What about Webmention, WebSub, …?
Publ is only one piece of a puzzle for a rich IndieWeb experience. It is intended to provide the publishing and content management aspects of a site, and allow the use of other, simple tools for other parts of the ecosystem.
To that end, the intention is that things like outgoing Webmention and WebSub are left to external tools. One such tool is Pushl to provide the notification conduit between Publ (or any other publishing system, static or dynamic!) and the various push infrastructure that is emerging around the IndieWeb.
As far as incoming Webmentions are concerned, most of that comes down to selecting whatever endpoint you want. There is already a rich ecosystem of Webmention endpoints that are available for use now (I use webmention.io, personally), and I haven’t seen any compelling reason to integrate one into Publ directly. (That said, I do have a Webmention endpoint wishlist and it’d be nice to build it as a Flask blueprint.)
What about adding other functionality?
Being built in Flask, it is a simple matter to add additional routes to any Publ instance, by simply registering them with Publ’s routing rules. Any Flask-specific plugin or blueprint should Just Work out of the box, and building API endpoints that wrap existing libraries is quite straightforward.
This is of course not anything special to Publ.
Custom Flask endpoints can also make use of the Python API for querying and formatting entries.
What about having multuple Publ instances within a single running site?
Unfortunately, running multiple Publ instances within a single app server (gunicorn, etc.) is not so straightforward. Currently, the ORM in use does not support segregating data across instances, and as such I also haven’t put much effort into containerizing the Publ configuration (which is currently global).
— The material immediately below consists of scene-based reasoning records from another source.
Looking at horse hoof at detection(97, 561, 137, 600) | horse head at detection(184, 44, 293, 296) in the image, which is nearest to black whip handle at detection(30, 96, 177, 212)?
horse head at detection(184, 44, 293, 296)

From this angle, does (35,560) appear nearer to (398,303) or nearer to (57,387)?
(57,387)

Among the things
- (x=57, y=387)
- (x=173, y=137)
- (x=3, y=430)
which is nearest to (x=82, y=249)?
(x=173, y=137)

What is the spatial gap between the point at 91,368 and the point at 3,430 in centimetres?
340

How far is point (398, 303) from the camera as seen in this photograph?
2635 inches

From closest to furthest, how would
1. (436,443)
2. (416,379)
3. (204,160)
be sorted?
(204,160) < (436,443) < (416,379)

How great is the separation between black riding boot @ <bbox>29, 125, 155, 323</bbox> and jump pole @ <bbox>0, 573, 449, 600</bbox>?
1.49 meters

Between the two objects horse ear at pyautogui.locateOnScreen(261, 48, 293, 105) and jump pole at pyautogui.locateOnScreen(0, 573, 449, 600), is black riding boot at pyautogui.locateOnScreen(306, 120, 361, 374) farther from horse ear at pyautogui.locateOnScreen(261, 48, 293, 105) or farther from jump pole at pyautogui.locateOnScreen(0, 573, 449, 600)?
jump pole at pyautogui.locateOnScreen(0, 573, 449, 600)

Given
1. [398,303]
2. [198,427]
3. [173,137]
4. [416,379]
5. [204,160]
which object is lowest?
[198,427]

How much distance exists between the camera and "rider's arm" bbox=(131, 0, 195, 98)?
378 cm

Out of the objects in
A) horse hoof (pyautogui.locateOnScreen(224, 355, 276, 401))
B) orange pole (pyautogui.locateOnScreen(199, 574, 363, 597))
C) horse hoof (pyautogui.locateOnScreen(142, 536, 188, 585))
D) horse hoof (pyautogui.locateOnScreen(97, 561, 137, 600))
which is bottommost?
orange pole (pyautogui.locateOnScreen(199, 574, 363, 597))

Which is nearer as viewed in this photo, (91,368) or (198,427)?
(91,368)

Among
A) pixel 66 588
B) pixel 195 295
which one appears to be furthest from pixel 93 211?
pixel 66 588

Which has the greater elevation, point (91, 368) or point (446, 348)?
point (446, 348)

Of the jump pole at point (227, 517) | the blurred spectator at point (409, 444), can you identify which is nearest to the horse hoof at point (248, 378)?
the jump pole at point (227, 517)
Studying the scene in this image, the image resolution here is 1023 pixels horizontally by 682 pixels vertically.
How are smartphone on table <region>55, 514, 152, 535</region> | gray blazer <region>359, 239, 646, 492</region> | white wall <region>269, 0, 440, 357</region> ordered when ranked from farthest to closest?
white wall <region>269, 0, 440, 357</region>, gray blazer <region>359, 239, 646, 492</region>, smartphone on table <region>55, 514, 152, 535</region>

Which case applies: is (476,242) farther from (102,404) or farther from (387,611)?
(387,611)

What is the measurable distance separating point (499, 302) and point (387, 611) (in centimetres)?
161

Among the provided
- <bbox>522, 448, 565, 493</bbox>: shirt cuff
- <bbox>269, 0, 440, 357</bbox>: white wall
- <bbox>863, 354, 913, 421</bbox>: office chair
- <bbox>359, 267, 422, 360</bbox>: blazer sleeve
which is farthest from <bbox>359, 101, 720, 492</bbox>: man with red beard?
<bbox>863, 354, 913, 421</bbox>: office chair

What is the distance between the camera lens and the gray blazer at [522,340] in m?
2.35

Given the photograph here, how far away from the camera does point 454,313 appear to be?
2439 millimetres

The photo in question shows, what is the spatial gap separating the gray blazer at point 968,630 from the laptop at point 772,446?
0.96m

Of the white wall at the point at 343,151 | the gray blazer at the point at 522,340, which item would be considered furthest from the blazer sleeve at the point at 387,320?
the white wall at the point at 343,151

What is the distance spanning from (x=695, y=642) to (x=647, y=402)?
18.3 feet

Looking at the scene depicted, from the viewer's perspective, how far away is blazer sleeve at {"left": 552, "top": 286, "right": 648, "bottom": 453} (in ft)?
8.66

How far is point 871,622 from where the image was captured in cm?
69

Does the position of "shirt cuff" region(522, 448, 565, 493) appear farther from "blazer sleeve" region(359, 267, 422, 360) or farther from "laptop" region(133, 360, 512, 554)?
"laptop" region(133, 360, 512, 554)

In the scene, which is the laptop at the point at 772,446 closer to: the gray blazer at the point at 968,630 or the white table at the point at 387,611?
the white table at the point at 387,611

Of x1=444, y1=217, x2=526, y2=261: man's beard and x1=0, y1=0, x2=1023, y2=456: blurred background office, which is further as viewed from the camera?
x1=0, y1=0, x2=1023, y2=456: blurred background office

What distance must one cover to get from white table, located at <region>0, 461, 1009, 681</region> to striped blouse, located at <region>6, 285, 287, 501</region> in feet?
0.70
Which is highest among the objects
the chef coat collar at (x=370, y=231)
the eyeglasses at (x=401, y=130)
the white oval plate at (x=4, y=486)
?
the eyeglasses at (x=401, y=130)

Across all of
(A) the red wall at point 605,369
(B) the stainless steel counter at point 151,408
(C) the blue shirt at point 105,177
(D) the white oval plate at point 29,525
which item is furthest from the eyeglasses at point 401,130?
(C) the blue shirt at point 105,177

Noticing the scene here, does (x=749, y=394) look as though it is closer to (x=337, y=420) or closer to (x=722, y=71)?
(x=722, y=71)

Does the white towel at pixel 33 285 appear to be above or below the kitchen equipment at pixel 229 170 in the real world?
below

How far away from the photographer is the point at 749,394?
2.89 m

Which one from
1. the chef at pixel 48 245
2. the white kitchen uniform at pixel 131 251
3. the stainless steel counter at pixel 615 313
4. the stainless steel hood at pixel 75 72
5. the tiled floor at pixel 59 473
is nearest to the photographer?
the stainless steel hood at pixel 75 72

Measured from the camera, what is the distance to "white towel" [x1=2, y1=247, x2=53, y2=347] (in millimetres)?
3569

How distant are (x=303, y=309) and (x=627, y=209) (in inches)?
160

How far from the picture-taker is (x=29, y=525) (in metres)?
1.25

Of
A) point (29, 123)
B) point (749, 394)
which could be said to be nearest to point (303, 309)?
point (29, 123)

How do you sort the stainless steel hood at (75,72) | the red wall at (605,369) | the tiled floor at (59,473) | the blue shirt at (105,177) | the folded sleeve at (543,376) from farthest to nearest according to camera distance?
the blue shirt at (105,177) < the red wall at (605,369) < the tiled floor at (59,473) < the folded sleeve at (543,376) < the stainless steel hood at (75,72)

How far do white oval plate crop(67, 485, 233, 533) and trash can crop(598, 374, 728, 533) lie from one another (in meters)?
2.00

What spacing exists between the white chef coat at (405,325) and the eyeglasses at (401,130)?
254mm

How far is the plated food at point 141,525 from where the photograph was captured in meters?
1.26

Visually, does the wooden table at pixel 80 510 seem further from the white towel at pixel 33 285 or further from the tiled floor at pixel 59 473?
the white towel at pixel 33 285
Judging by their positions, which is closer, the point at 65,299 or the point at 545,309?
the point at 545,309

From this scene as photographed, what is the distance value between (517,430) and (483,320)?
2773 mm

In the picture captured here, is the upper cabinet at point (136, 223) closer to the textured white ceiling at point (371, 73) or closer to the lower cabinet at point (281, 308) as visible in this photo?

However, I haven’t found a good use case for multiple Publ sites conmingled in a single app server anyway; if you can think of one, feel free to open an issue and make your case for it!
That said, it’s trivial to have different Publ instances for different subdomains or mount points, with the caveat that they can’t directly communicate with one another.
Do you have any importers from other blogging platforms?
If you want to convert a Movable Type blog’s content over, see mt2publ.
There currently aren’t any converters for other blogging systems, but since the entry file format is so simple, it shouldn’t be too difficult to write converters from other systems either.
OSError: [Errno 8] Exec format error: '/path/to/app.py' when running in debug
Werkzeug 0.15 (used by Flask) changed the way the automatic reload works, which makes it so that if
app.py is set executable, this will
fail. (See an associated GitHub issue for more information.)
If you’re on Linux or macOS, the easiest solution is to make sure that
app.py is not set executable, with e.g.
chmod a-x app.py
A more general fix (which includes Windows) is to use the
flask run script instead:
FLASK_ENV=development FLASK_DEBUG=1 pipenv run flask run
The scripts bundled with the publ-site repository have been updated accordingly.
How can I help out?
Glad you asked!
Where I could use the most help right now:
Building example templates/themes for people to use
Improving the deployment mechanism and documentation thereof
Improving the documentation for everything (in particular there needs to be some sort of “quick start” guide to get people going with writing/using templates, and explaining how the heck to use Publ in the first place!)
Improving the code quality — currently all testing is via ad-hoc smoke tests, and I’m still relatively inexperienced in Python so I’m sure a lot of places where the code could be better/cleaner/more Pythonic
Making the Publ site look nicer in general
Writing more converters for other blog platforms
I also have a rather large list of to-do items, most of which are low priority for me. But if there’s something you want to help on, please, by all means, do so!